With one finger the lavishly monogrammed sheet of message-parchment was thrust back into its slot. With a soft twang, it disappeared and the globe was a smooth, unbroken whole again. Somewhere inside was the tiny oiled whir of the controls as they lost their setting by random movements.

“Now there is no known way of opening this capsule without knowledge of Riose’s personal characteristic, is there?”

“To the Empire, no,” said Barr.

“Then the evidence it contains is unknown to us and absolutely authentic.”

“To the Empire, yes,” said Barr.

“And the Emperor can open it, can’t he? Personal Characteristics of Government officials must be on file. We keep records of our officials at the Foundation.”

“At the Imperial capital as well,” agreed Barr.

“Then when you, a Siwennian patrician and Peer of the Realm, tell this Cleon, this Emperor, that his favorite tame parrot and his shiniest general are getting together to knock him over, and hand him the capsule as evidence, what will he think Brodrig’s ‘ultimate ends’ are?”

Barr sat down weakly. “Wait, I don’t follow you.” He stroked one thin cheek, and said, “You’re not really serious, are you?”

“I am.” Devers was angrily excited. “Listen, nine out of the last ten Emperors got their throats cut, or their gizzards blasted out by one or another of their generals with big-time notions in their heads. You told me that yourself more than once. Old man Emperor would believe us so fast it would make Riose’s head swim.”

Barr muttered feebly, “He is serious. For the Galaxy’s sake, man, you can’t beat a Seldon crisis by a far-fetched, impractical, storybook scheme like that. Suppose you had never got hold of the capsule. Suppose Brodrig hadn’t used the word ‘ultimate.’ Seldon doesn’t depend on wild luck.”

“If wild luck comes our way there’s no law says Seldon can’t take advantage of it.”

“Certainly. But . . . but,” Barr stopped, then spoke calmly but with visible restraint. “Look, in the first place, how will you get to the planet Trantor? You don’t know its location in space, and I certainly don’t remember the co-ordinates, to say nothing of the ephemerae. You don’t even know your own position in space.”

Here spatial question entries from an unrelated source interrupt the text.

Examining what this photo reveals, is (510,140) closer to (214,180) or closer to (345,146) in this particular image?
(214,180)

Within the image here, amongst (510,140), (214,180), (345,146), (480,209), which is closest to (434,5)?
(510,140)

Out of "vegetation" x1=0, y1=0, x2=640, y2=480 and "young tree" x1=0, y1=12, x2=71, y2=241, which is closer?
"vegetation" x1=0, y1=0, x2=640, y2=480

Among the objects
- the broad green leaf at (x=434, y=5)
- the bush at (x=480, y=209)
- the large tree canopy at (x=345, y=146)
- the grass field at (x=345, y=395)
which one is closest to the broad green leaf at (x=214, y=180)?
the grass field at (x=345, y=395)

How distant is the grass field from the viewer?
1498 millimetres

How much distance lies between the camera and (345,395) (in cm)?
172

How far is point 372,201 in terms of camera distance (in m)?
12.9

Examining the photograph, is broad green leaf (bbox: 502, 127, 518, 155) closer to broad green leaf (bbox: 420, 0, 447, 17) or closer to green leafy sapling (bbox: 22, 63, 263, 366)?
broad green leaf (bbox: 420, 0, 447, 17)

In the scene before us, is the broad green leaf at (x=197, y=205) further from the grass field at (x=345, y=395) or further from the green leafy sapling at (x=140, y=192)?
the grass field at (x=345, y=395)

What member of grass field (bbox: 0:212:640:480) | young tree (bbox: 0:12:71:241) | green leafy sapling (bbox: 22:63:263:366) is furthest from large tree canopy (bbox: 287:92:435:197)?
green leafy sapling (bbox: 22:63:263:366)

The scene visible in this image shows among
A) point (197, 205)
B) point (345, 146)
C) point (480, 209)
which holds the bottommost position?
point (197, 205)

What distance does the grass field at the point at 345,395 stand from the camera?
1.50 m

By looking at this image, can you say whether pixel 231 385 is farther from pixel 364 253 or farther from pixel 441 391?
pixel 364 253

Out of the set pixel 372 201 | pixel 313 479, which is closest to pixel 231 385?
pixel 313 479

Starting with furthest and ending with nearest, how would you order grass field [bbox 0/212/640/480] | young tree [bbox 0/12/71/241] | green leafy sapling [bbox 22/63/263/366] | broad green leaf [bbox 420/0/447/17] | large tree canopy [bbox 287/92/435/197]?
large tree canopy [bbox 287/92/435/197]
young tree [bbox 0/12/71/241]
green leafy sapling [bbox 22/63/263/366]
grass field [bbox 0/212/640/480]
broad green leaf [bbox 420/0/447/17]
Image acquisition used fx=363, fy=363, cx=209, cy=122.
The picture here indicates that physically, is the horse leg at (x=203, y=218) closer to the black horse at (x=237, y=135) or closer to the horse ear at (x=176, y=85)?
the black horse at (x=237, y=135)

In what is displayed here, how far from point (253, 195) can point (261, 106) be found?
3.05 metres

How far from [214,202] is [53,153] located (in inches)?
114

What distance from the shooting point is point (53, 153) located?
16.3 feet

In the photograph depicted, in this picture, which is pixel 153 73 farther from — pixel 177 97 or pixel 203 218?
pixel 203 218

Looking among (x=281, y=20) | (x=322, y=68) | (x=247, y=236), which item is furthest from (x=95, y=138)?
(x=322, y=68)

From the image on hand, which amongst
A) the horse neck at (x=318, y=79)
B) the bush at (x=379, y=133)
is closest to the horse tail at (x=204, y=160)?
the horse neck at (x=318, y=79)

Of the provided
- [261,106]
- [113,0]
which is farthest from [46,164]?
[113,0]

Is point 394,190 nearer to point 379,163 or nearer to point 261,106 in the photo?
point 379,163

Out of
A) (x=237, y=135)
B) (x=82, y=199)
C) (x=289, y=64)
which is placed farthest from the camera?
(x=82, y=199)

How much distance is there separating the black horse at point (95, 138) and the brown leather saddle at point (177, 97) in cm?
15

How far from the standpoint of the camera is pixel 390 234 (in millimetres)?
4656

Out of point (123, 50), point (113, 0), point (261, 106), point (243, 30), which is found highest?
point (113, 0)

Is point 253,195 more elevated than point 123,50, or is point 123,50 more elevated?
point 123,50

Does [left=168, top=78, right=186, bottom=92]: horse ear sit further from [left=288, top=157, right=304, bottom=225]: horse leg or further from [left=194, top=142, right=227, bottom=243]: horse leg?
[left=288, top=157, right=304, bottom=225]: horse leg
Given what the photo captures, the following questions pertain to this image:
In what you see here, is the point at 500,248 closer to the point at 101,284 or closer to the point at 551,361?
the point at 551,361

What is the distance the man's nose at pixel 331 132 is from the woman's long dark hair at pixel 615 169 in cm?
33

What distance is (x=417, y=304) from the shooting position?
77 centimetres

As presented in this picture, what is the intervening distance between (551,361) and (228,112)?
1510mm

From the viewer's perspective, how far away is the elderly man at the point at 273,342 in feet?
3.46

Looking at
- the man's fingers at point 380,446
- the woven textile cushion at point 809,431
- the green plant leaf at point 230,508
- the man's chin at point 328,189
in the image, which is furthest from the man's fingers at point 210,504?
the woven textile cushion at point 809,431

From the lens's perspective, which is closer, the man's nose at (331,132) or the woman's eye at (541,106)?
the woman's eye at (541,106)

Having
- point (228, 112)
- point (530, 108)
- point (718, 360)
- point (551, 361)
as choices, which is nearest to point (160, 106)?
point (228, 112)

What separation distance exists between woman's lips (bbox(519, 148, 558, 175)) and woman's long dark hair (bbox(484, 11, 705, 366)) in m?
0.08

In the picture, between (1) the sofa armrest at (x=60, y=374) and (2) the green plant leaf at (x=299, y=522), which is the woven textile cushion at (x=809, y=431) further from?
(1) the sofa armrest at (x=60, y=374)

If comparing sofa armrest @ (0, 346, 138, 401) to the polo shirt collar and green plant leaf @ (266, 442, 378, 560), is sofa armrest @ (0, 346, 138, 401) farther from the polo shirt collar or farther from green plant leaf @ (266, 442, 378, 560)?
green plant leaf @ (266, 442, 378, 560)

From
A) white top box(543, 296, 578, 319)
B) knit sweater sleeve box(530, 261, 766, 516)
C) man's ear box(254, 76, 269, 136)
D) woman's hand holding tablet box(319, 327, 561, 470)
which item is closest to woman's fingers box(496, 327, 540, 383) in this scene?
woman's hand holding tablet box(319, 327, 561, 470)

“You can’t get lost in space,” grinned Devers. He was at the controls already. “Down we go to the nearest planet, and back we come with complete bearings and the best navigation charts Brodrig’s hundred thousand smackers can buy.”

And a blaster in our belly. Our descriptions are probably in every planet in this quarter of the Empire.”

“Doc,” said Devers, patiently, “don’t be a hick from the sticks. Riose said my ship surrendered too easily and, brother, he wasn’t kidding. This ship has enough firepower and enough juice in its shield to hold off anything we’re likely to meet this deep inside the frontier. And we have personal shields, too. The Empire boys never found them, you know, but they weren’t meant to be found.”

“All right,” said Barr, “all right. Suppose yourself on Trantor. How do you see the Emperor then? You think he keeps office hours?”

“Suppose we worry about that on Trantor,” said Devers.

And Barr muttered helplessly, “All right again. I’ve wanted to see Trantor before I die for half a century now. Have your way.”

The hypernuclear motor was cut in. The lights flickered and there was the slight internal wrench that marked the shift into hyperspace.